All entries below must be given again exactly as they stand.

(Saved data entries)
-=-=-=-=-

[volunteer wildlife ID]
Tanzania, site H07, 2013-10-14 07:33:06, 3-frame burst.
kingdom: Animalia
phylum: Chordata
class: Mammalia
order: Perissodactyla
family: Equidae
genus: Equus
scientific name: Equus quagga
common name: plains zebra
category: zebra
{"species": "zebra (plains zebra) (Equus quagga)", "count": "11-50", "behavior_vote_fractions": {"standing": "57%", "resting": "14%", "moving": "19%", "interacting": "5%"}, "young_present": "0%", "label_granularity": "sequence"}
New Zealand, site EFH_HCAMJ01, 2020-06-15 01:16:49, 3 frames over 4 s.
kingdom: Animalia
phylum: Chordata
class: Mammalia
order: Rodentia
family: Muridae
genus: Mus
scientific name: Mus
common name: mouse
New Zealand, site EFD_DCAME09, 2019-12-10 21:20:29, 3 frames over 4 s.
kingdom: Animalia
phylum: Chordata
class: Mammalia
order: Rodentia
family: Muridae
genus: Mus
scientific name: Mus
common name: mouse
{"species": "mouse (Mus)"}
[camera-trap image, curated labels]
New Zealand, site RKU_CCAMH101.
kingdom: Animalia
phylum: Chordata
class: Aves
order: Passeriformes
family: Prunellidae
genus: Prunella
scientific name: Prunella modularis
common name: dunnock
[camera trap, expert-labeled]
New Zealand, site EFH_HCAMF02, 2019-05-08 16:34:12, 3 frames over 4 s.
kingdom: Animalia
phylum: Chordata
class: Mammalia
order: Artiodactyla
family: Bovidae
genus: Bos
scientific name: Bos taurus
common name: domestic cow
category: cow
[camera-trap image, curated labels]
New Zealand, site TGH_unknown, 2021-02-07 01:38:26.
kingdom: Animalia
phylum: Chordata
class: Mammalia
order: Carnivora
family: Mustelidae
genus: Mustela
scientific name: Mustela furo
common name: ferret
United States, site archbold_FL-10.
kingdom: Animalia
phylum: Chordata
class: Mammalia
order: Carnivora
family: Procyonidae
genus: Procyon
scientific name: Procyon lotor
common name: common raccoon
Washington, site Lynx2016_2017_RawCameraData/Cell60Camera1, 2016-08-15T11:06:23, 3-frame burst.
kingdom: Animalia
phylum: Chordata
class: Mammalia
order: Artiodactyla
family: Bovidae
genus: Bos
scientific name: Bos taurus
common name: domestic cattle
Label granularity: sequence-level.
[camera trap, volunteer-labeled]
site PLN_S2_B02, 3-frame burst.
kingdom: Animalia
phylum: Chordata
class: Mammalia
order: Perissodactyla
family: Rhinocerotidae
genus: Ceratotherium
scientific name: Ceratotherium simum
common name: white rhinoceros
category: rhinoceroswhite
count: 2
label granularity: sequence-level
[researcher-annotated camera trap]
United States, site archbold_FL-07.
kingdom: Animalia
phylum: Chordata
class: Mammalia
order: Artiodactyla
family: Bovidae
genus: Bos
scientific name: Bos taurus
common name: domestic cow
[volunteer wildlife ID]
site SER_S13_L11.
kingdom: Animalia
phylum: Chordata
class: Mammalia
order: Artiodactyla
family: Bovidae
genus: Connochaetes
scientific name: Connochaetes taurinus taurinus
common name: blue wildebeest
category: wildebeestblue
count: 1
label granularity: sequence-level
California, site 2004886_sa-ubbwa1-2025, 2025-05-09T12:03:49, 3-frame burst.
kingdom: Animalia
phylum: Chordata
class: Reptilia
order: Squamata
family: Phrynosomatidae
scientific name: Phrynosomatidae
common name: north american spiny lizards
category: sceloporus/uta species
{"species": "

-=-=-=-=-

### Task solution
[volunteer wildlife ID]
Tanzania, site H07, 2013-10-14 07:33:06, 3-frame burst.
kingdom: Animalia
phylum: Chordata
class: Mammalia
order: Perissodactyla
family: Equidae
genus: Equus
scientific name: Equus quagga
common name: plains zebra
category: zebra
{"species": "zebra (plains zebra) (Equus quagga)", "count": "11-50", "behavior_vote_fractions": {"standing": "57%", "resting": "14%", "moving": "19%", "interacting": "5%"}, "young_present": "0%", "label_granularity": "sequence"}
New Zealand, site EFH_HCAMJ01, 2020-06-15 01:16:49, 3 frames over 4 s.
kingdom: Animalia
phylum: Chordata
class: Mammalia
order: Rodentia
family: Muridae
genus: Mus
scientific name: Mus
common name: mouse
New Zealand, site EFD_DCAME09, 2019-12-10 21:20:29, 3 frames over 4 s.
kingdom: Animalia
phylum: Chordata
class: Mammalia
order: Rodentia
family: Muridae
genus: Mus
scientific name: Mus
common name: mouse
{"species": "mouse (Mus)"}
[camera-trap image, curated labels]
New Zealand, site RKU_CCAMH101.
kingdom: Animalia
phylum: Chordata
class: Aves
order: Passeriformes
family: Prunellidae
genus: Prunella
scientific name: Prunella modularis
common name: dunnock
[camera trap, expert-labeled]
New Zealand, site EFH_HCAMF02, 2019-05-08 16:34:12, 3 frames over 4 s.
kingdom: Animalia
phylum: Chordata
class: Mammalia
order: Artiodactyla
family: Bovidae
genus: Bos
scientific name: Bos taurus
common name: domestic cow
category: cow
[camera-trap image, curated labels]
New Zealand, site TGH_unknown, 2021-02-07 01:38:26.
kingdom: Animalia
phylum: Chordata
class: Mammalia
order: Carnivora
family: Mustelidae
genus: Mustela
scientific name: Mustela furo
common name: ferret
United States, site archbold_FL-10.
kingdom: Animalia
phylum: Chordata
class: Mammalia
order: Carnivora
family: Procyonidae
genus: Procyon
scientific name: Procyon lotor
common name: common raccoon
Washington, site Lynx2016_2017_RawCameraData/Cell60Camera1, 2016-08-15T11:06:23, 3-frame burst.
kingdom: Animalia
phylum: Chordata
class: Mammalia
order: Artiodactyla
family: Bovidae
genus: Bos
scientific name: Bos taurus
common name: domestic cattle
Label granularity: sequence-level.
[camera trap, volunteer-labeled]
site PLN_S2_B02, 3-frame burst.
kingdom: Animalia
phylum: Chordata
class: Mammalia
order: Perissodactyla
family: Rhinocerotidae
genus: Ceratotherium
scientific name: Ceratotherium simum
common name: white rhinoceros
category: rhinoceroswhite
count: 2
label granularity: sequence-level
[researcher-annotated camera trap]
United States, site archbold_FL-07.
kingdom: Animalia
phylum: Chordata
class: Mammalia
order: Artiodactyla
family: Bovidae
genus: Bos
scientific name: Bos taurus
common name: domestic cow
[volunteer wildlife ID]
site SER_S13_L11.
kingdom: Animalia
phylum: Chordata
class: Mammalia
order: Artiodactyla
family: Bovidae
genus: Connochaetes
scientific name: Connochaetes taurinus taurinus
common name: blue wildebeest
category: wildebeestblue
count: 1
label granularity: sequence-level
California, site 2004886_sa-ubbwa1-2025, 2025-05-09T12:03:49, 3-frame burst.
kingdom: Animalia
phylum: Chordata
class: Reptilia
order: Squamata
family: Phrynosomatidae
scientific name: Phrynosomatidae
common name: north american spiny lizards
category: sceloporus/uta species
{"species": "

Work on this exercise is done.